EXTRACTED ENTRIES –
----------------

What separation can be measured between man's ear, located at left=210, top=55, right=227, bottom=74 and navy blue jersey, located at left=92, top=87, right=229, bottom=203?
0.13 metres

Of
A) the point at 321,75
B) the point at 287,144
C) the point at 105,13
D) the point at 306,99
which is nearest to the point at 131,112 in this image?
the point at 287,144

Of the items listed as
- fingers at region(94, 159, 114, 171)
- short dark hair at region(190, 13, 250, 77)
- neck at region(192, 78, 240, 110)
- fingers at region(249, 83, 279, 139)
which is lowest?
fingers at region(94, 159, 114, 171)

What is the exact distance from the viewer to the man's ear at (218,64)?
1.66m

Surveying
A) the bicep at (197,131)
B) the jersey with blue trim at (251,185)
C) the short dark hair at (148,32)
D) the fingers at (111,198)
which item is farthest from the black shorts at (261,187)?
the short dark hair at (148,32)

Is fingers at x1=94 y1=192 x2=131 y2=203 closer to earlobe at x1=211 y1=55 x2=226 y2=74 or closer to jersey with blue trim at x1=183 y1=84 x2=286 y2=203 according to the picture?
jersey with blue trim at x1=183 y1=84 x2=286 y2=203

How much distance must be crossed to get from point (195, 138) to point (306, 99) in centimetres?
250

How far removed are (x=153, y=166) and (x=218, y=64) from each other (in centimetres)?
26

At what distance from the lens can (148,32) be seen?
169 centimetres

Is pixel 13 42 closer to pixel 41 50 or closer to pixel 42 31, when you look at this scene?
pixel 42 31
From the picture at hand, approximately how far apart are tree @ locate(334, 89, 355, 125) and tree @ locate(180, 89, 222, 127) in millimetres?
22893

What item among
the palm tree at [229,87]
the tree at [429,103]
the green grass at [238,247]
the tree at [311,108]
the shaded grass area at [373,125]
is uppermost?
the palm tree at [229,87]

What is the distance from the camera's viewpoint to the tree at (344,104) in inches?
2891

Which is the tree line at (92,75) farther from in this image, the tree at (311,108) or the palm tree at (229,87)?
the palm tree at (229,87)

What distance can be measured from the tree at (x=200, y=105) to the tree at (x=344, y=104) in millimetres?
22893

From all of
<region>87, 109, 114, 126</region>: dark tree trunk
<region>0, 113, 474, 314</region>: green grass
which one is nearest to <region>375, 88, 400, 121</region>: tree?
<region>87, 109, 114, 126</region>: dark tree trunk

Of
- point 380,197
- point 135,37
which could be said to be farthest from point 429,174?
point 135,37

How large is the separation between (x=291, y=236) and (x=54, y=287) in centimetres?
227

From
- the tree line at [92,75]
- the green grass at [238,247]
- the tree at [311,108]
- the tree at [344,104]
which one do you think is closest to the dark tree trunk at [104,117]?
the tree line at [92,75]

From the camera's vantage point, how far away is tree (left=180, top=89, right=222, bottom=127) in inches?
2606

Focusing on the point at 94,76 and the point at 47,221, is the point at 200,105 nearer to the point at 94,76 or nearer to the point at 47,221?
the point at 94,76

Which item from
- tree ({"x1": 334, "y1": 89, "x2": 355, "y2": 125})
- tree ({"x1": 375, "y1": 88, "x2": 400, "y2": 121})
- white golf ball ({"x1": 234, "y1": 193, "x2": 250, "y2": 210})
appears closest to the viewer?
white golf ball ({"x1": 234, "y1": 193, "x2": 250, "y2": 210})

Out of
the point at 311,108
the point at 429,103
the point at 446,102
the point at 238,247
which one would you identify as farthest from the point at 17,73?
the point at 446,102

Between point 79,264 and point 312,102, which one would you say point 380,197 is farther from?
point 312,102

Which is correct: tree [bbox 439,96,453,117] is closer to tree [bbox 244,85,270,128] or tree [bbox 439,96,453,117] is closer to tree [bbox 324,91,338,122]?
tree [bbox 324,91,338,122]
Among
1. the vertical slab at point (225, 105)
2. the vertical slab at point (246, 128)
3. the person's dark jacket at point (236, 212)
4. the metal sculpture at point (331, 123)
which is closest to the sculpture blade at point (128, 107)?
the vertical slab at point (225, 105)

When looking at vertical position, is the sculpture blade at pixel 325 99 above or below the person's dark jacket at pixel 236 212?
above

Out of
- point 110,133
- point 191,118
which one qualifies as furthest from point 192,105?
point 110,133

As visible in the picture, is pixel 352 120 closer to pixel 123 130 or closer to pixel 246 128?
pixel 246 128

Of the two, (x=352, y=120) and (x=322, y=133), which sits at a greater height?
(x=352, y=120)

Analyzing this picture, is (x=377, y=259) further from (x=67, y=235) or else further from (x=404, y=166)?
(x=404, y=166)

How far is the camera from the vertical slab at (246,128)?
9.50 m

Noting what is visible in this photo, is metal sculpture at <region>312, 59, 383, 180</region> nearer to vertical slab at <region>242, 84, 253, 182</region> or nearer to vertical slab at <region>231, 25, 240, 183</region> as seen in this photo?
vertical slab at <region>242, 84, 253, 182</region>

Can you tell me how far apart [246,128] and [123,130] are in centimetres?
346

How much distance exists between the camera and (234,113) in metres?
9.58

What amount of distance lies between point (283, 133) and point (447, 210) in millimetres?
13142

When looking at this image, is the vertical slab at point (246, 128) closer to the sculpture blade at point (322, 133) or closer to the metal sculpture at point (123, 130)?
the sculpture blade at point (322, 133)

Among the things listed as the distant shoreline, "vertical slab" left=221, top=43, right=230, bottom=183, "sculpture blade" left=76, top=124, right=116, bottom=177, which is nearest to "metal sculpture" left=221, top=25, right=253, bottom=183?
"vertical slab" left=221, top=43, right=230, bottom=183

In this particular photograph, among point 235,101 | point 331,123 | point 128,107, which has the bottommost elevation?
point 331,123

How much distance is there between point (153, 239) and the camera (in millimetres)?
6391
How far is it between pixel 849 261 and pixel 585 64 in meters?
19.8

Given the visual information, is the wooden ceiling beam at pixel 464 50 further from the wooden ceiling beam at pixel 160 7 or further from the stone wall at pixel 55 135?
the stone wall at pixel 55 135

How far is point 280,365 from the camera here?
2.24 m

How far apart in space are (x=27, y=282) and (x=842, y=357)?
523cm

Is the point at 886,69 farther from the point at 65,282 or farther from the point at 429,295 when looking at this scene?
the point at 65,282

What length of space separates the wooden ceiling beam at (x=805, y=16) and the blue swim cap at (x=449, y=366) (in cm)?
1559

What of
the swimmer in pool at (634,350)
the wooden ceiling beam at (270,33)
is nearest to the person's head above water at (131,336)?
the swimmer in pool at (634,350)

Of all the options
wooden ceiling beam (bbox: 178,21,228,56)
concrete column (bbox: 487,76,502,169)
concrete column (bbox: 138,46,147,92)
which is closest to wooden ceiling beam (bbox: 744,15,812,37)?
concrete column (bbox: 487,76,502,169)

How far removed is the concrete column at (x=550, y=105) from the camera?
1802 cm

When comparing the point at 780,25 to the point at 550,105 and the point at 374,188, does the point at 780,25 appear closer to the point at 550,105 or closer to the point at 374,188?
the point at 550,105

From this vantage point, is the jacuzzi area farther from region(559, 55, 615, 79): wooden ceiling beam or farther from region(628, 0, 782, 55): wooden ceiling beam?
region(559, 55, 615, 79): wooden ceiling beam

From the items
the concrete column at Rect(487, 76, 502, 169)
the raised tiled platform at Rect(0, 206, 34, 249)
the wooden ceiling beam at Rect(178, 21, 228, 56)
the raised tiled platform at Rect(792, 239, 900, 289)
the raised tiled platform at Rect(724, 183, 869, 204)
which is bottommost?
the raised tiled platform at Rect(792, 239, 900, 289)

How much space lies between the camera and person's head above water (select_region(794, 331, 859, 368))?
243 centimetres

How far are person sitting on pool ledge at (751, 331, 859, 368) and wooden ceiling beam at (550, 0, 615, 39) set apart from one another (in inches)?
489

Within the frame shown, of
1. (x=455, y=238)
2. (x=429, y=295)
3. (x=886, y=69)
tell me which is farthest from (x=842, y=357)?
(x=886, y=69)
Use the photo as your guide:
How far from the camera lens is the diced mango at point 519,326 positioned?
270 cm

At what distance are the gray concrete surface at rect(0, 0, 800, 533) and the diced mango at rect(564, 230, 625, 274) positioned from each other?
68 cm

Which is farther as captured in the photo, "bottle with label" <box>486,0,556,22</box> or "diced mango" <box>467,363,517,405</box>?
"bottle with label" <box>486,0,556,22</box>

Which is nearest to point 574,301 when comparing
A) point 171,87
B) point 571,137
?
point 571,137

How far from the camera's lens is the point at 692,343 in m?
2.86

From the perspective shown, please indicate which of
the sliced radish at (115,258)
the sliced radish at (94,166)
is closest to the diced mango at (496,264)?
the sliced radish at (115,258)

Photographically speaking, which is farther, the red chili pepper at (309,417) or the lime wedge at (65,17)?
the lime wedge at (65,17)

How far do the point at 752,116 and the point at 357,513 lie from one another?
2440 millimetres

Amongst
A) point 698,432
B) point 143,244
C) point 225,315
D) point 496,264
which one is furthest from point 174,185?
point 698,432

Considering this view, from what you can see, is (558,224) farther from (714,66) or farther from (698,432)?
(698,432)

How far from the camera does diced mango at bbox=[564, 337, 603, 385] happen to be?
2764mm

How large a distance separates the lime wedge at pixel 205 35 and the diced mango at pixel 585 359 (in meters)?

----------------

EXERCISE – Please extract from the records, word for word, the lines beginning with the line containing "Which item from" and continuing through the line containing "appears closest to the viewer?".

RESPONSE BELOW –
Which item from
- tree ({"x1": 334, "y1": 89, "x2": 355, "y2": 125})
- tree ({"x1": 375, "y1": 88, "x2": 400, "y2": 121})
- white golf ball ({"x1": 234, "y1": 193, "x2": 250, "y2": 210})
appears closest to the viewer?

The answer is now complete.